Gilmar Mendes, ministro do Supremo Tribunal Federal (STF), prepara edição de 2026 do Gilmarpalooza (Foto: Antonio Cruz/Agência Brasil)
Mesmo após a repercussão do caso Banco Master, que revelou vínculos entre empresários e autoridades, o ministro Gilmar Mendes, do STF, articula a maior edição do Fórum de Lisboa, o chamado “Gilmarpalooza”. O evento, previsto para junho em Portugal, deve reunir magistrados, políticos e empresários, em meio a críticas sobre transparência e possíveis conflitos de interesse.
A edição de 2026 pretende ampliar a presença de autoridades nacionais e internacionais, consolidando o encontro como um importante espaço de articulação entre Judiciário, política e mercado. No entanto, revelações recentes envolvendo o banqueiro Daniel Vorcaro e o financiamento de eventos no exterior intensificaram o debate sobre ética e limites na atuação de ministros.
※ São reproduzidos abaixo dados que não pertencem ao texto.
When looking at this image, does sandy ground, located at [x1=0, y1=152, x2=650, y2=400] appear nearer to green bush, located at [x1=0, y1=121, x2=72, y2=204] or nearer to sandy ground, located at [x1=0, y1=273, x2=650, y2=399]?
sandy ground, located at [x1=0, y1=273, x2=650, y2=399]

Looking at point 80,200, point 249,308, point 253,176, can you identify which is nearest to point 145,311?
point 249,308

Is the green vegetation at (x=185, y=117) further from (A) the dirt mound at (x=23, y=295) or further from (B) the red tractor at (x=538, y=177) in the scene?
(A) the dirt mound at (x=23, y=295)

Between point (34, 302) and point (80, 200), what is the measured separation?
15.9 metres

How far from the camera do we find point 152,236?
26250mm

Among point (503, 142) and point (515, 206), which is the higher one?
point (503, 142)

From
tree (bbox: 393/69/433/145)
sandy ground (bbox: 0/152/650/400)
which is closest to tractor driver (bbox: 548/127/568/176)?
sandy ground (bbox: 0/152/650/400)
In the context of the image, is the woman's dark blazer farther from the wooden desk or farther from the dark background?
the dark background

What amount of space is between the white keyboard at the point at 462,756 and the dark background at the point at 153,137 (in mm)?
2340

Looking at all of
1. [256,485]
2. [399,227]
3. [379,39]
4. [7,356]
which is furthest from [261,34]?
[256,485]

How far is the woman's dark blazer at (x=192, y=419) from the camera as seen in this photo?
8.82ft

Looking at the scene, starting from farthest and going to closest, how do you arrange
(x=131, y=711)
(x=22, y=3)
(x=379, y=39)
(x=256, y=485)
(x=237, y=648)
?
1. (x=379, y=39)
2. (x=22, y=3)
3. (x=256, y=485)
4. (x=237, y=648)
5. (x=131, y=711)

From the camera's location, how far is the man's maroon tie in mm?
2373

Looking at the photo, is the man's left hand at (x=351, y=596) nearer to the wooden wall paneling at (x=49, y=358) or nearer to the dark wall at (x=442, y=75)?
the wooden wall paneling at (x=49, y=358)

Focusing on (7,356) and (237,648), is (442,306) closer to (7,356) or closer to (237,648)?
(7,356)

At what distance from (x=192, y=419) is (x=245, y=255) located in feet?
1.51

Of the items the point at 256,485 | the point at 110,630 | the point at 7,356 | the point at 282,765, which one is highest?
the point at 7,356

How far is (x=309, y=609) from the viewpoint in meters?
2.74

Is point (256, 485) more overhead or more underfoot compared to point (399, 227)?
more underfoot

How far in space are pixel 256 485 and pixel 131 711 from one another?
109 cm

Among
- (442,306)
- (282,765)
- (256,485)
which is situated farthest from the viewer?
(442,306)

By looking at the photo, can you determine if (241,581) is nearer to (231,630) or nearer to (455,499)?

Conhecido como “Gilmarpalooza” — em referência ao festival Lollapalooza —, o evento vai além dos debates acadêmicos, incluindo jantares, reuniões e encontros informais. Essa combinação entre agenda institucional e atividades sociais segue gerando críticas, especialmente pela falta de transparência sobre financiamentos, convites e a proximidade entre interesses públicos e privados.
Para o professor Paulo Ramirez (ESPM), o STF vive um momento de forte exposição e desgaste, agravado pelo caso Banco Master. Ele avalia que a realização do evento pode intensificar essa pressão.
A participação de ministros em encontros internacionais com empresários e advogados, embora não seja irregular, levanta questionamentos devido à falta de transparência sobre financiamento e convites.
Já o cientista político Magno Karl (Livres) destaca que o principal problema é a percepção pública, já que a proximidade com o mercado financeiro, mesmo sem irregularidades, pode gerar desconfiança.